C'est une œuvre classique en termes de caractéristiques, parce qu'elle est figurative, reconnaissable. C'est donc un monument classique à tout point de vue, en bronze, lourd, et contrairement aux monuments dont les places sont remplies, il n'est pas posé sur un piédestal, on ne peut pas le voir de loin... L'idée était plutôt qu'il soit utilisable par tous, participatif, que chacun puisse monter sur la chaise sans grand effort (puisque la chaise fait quarante-cinq centimètres de haut). Itinérante, car elle doit porter ce message au plus grand nombre. C'est l'œuvre qui va à la rencontre du public. C'est l'œuvre qui invite les gens à monter sur la quatrième chaise, et à agir en faveur de la liberté d'expression, de la liberté d'information et du droit de savoir.
D'une certaine manière, Assange et Snowden ont construit des ponts, se sont connectés et ont transmis. Peut-on alors dire que chacun, à sa manière, peut en créer de nouveaux ?
Absolument oui, chacun a la possibilité d'apporter sa contribution à l'évolution de l'humanité à travers ses propres pratiques. L'art en particulier, car il raconte le monde et notre civilisation. L'art tente de relier les points de notre émotivité. Il ne peut pas changer le monde, mais il peut nous donner la capacité de lever les yeux, d'avoir une vision différente, de nous montrer les contradictions de notre époque et de voir le monde d'un œil nouveau.

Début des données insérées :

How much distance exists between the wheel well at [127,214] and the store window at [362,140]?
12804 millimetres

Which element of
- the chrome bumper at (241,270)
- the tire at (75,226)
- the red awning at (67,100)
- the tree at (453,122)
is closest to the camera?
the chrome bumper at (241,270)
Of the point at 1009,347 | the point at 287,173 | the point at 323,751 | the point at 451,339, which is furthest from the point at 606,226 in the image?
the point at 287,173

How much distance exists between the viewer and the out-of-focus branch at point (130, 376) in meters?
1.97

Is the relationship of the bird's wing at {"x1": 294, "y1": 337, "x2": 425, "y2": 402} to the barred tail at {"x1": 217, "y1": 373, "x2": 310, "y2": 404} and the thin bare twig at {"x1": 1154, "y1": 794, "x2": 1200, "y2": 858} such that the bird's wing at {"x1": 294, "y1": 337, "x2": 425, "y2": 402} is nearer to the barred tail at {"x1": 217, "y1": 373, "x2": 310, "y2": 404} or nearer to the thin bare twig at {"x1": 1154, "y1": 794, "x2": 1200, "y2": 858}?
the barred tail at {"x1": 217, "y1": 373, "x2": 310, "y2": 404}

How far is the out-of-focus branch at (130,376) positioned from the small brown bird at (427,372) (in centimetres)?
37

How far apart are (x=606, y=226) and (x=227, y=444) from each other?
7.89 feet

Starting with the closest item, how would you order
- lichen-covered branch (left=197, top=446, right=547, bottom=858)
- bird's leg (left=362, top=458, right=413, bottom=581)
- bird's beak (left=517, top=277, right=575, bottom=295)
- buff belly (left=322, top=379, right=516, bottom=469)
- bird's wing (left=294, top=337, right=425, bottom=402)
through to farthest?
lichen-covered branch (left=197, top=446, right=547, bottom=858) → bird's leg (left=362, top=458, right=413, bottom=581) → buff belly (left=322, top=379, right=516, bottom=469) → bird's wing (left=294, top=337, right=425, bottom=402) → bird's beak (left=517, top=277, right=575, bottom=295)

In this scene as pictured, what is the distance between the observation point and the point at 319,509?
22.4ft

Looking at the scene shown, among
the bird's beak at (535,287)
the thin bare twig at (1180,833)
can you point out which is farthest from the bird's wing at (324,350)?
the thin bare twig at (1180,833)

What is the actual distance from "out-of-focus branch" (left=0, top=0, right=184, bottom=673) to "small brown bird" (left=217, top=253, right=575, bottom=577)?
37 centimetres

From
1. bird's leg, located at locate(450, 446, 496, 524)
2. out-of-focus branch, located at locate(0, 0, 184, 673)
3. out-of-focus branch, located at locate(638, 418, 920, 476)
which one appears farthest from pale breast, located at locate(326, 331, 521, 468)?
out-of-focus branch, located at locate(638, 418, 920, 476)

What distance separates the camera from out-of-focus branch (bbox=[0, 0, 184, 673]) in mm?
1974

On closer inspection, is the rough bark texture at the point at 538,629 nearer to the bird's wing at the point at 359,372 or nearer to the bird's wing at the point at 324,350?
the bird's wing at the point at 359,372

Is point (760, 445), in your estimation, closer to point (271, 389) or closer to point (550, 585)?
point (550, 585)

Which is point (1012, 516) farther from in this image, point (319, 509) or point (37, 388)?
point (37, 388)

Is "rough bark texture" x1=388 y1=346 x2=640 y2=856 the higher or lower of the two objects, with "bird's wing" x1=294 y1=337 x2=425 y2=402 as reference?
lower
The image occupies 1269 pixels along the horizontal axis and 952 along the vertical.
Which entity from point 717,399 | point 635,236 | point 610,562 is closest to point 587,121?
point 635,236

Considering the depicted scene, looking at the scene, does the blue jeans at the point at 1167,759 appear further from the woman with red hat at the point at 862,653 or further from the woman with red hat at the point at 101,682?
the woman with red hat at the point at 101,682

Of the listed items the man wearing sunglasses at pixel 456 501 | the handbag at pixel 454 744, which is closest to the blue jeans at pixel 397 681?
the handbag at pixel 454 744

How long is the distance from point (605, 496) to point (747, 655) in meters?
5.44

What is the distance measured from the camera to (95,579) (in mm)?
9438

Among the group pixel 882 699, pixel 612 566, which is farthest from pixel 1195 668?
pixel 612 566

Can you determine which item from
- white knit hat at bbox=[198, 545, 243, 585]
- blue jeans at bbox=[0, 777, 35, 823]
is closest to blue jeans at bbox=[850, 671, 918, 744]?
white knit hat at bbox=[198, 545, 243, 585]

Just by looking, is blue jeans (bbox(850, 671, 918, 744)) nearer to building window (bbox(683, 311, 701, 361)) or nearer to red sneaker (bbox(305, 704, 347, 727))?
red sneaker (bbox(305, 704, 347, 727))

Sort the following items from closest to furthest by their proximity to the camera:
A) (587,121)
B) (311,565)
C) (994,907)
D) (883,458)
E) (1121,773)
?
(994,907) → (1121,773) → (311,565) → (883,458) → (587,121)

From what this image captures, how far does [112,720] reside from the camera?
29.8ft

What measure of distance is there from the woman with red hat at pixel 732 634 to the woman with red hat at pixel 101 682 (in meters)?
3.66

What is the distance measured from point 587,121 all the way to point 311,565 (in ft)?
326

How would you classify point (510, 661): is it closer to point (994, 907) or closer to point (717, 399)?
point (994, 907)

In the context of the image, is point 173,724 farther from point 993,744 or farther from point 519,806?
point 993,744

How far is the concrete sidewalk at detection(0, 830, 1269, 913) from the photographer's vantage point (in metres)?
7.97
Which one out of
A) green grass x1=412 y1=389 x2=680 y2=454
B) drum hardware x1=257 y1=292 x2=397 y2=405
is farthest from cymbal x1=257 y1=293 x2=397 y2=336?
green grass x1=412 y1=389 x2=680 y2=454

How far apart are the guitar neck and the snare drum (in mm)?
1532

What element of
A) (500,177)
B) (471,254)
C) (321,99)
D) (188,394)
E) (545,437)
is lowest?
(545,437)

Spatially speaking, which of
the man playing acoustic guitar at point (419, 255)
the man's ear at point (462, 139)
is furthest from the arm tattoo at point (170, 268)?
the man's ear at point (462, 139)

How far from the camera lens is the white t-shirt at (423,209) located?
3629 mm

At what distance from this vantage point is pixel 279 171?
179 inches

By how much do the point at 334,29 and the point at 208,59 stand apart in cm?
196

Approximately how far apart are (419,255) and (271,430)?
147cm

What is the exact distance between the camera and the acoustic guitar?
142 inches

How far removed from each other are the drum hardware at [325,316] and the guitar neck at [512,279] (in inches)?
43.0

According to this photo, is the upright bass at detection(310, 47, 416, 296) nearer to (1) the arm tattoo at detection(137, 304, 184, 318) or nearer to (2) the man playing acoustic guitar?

Quel est votre plus grand rêve ?
Mon plus grand rêve est simplement de continuer à faire ce que je fais. C'est bien de rêver, mais c'est encore mieux de réaliser ses rêves, et je suis un homme d'action. D'autre part, d'un point de vue mondial, j'ai un rêve un peu utopique... J'aimerais que les gens commencent à ouvrir les yeux et à exprimer leur désaccord face à ce qu'ils pensent ne pas être juste. Je pense que la réalité peut être corrigée, mais elle doit l'être à travers des actions, et des mots.